This article is part 4 of the Business Decisions of LLM Model Selection whitepaper series. Other parts: The 2026 LLM market map, Task-based model selection and benchmarks, Cost optimization and routing strategy.
Security, Compliance and Data Residency
When deploying artificial intelligence in a business context, the third — and often most important — dimension alongside performance and cost is security and regulatory compliance. A poorly chosen deployment model not only poses data-protection risks but can also carry legal consequences. In this chapter we review how each provider handles data, what the EU AI Act means for model selection, and how to choose based on sector-specific requirements.

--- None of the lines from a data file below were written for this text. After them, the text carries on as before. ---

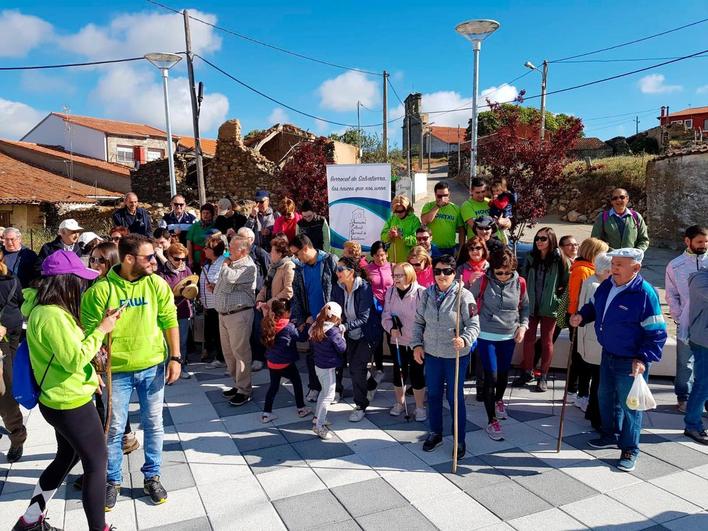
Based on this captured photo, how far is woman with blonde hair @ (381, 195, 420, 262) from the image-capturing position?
6.65 metres

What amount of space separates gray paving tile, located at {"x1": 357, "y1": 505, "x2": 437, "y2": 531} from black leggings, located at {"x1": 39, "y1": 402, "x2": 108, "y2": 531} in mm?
1659

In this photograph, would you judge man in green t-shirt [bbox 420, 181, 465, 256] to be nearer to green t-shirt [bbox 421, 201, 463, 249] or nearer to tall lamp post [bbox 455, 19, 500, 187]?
green t-shirt [bbox 421, 201, 463, 249]

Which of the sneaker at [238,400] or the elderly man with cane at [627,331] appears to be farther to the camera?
the sneaker at [238,400]

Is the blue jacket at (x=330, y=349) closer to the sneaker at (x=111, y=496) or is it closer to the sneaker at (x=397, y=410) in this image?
the sneaker at (x=397, y=410)

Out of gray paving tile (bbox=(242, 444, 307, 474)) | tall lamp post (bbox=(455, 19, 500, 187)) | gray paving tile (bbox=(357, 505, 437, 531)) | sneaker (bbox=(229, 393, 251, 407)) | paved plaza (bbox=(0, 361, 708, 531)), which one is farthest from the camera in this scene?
tall lamp post (bbox=(455, 19, 500, 187))

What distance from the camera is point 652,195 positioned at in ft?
51.3

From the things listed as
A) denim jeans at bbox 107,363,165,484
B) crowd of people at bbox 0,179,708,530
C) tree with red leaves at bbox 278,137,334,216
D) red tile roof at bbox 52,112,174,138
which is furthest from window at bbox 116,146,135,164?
denim jeans at bbox 107,363,165,484

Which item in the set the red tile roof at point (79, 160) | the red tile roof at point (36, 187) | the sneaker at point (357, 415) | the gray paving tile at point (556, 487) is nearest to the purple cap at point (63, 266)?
the sneaker at point (357, 415)

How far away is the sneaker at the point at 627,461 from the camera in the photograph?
4016 mm

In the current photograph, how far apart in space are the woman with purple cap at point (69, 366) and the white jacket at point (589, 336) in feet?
13.3

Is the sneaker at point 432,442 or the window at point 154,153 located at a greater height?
the window at point 154,153

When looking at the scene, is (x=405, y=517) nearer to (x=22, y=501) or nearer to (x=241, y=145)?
(x=22, y=501)

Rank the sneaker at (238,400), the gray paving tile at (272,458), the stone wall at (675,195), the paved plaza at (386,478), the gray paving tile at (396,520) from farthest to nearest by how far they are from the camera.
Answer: the stone wall at (675,195) < the sneaker at (238,400) < the gray paving tile at (272,458) < the paved plaza at (386,478) < the gray paving tile at (396,520)

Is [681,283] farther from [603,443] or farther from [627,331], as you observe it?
[603,443]
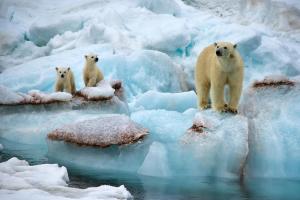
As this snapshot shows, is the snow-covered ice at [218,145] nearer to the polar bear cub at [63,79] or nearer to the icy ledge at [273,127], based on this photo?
the icy ledge at [273,127]

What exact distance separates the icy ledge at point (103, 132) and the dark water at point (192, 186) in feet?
1.33

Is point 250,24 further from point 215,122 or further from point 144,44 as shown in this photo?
point 215,122

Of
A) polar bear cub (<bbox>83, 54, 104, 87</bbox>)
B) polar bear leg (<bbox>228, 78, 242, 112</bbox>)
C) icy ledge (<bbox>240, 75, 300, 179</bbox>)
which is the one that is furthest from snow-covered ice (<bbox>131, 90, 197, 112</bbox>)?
polar bear leg (<bbox>228, 78, 242, 112</bbox>)

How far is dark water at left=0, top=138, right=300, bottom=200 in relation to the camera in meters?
4.37

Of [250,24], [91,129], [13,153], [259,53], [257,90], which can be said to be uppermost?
[250,24]

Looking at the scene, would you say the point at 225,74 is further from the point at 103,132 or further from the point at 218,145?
the point at 103,132

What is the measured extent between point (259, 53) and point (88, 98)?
4656 millimetres

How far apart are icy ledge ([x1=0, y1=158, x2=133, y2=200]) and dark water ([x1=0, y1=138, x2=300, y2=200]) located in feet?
0.64

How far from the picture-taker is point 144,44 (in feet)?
35.9

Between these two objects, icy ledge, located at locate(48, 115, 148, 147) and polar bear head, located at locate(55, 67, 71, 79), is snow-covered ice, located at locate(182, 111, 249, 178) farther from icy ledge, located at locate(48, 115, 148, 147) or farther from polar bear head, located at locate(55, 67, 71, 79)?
polar bear head, located at locate(55, 67, 71, 79)

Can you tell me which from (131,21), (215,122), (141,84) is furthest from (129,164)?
(131,21)

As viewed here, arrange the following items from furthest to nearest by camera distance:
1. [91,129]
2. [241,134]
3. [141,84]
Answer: [141,84] < [91,129] < [241,134]

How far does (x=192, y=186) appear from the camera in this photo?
15.8ft

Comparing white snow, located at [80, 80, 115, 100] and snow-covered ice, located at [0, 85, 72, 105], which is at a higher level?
white snow, located at [80, 80, 115, 100]
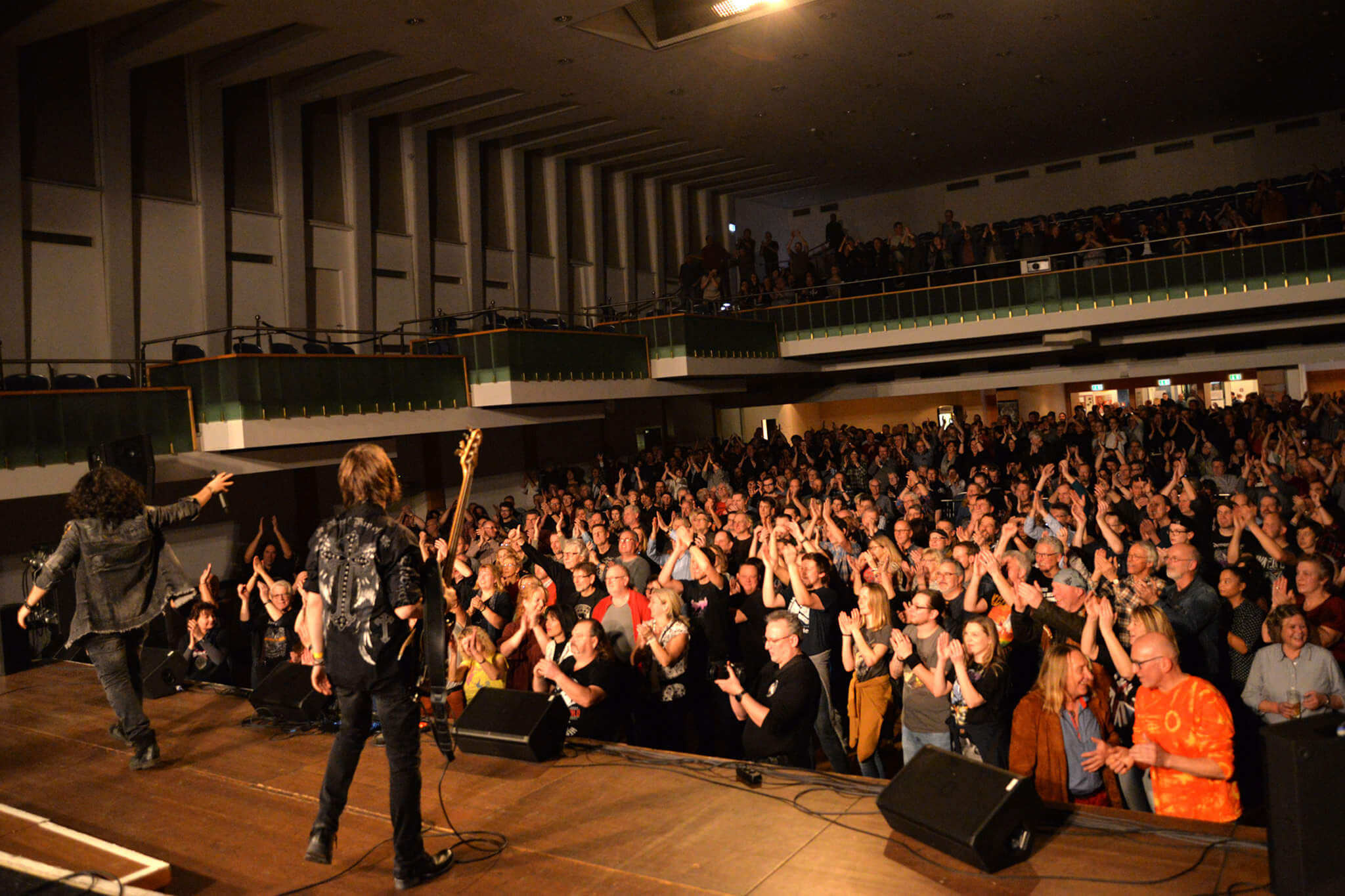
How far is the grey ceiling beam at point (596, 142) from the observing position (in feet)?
60.2

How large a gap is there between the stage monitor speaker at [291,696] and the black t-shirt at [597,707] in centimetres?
121

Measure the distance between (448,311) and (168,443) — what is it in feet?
23.8

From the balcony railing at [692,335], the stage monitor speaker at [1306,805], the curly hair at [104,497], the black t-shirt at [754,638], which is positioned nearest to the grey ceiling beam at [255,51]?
the balcony railing at [692,335]

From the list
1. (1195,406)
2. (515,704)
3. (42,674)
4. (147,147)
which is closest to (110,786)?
(515,704)

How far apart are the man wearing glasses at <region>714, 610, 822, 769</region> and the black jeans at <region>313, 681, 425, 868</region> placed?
4.93ft

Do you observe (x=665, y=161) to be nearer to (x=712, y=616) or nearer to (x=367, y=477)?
(x=712, y=616)

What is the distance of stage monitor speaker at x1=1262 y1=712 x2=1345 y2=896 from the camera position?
249 centimetres

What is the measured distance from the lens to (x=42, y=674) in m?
6.30

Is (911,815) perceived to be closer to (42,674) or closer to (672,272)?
(42,674)

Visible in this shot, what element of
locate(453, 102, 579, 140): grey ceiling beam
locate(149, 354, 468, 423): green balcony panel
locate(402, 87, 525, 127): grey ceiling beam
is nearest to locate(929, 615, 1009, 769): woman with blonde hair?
locate(149, 354, 468, 423): green balcony panel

AI Model Data-Handling Models
The table below summarizes the six most common deployment models from the perspective of who processes the data, where the processing takes place, and whether the data is used for further model training.
The most important distinction is that business APIs do not use your data for further model training by default — but this was not always the case, and terms can change. Azure OpenAI and Google Vertex AI have the advantage of letting you choose the data-processing region, so data can be kept within the EU. Mistral is a natively European provider, which is advantageous from a GDPR perspective. A local model provides full control — but at the cost of hardware and maintenance.
EU AI Act Impact on Model Selection (2026)
The EU AI Act is actively in force in 2026 and has a direct impact on how large language models may be used in business environments. The regulation affects model selection in two main areas.
High-risk applications (healthcare, employment, credit scoring):
- Mandatory human oversight — The model may only provide suggestions; it may not make autonomous decisions. This means the AI system's output must always be reviewed by a human decision-maker who approves or overrides it.
- Transparency — The user must know they are communicating with an artificial intelligence. This is especially important in chatbot and customer-service applications where the user may assume a natural human interaction.
- Documentation — The AI decision chain must be auditable. All inputs, outputs and the logic applied by the model must be logged so that the reasoning behind any given suggestion can be traced after the fact.
- Model selection consequence — Documented, auditable models should be preferred. The OpenAI and Anthropic enterprise APIs come with audit logs that meet these requirements. For local models, logging must be implemented by the operator.
General-Purpose AI Models (GPAI):
- Models with a training capacity above 10^25 FLOP are classified as systemic risk, which places additional obligations on the model provider (not the user).
- This is not directly the responsibility of the company using the model, but the provider's compliance affects the risk profile. If a provider fails to meet EU AI Act requirements, this also represents a risk for the companies using it.
Sector-Specific Data Protection Considerations
Data-protection risk is not equal across every industry. The table below summarizes the five most common sectors in terms of the type of sensitive data involved and the recommended deployment model.
Healthcare and the legal sector carry the highest risk, which is why local models or guaranteed EU-based processing are recommended in these industries. In finance, SOC 2 certification represents the security baseline. In the beauty/wellness sector — where personal and health data (e.g., allergies) are intermingled — EU-based processing is sufficient. In marketing the risk is lower, and any provider is suitable as long as it has a Data Processing Agreement (DPA).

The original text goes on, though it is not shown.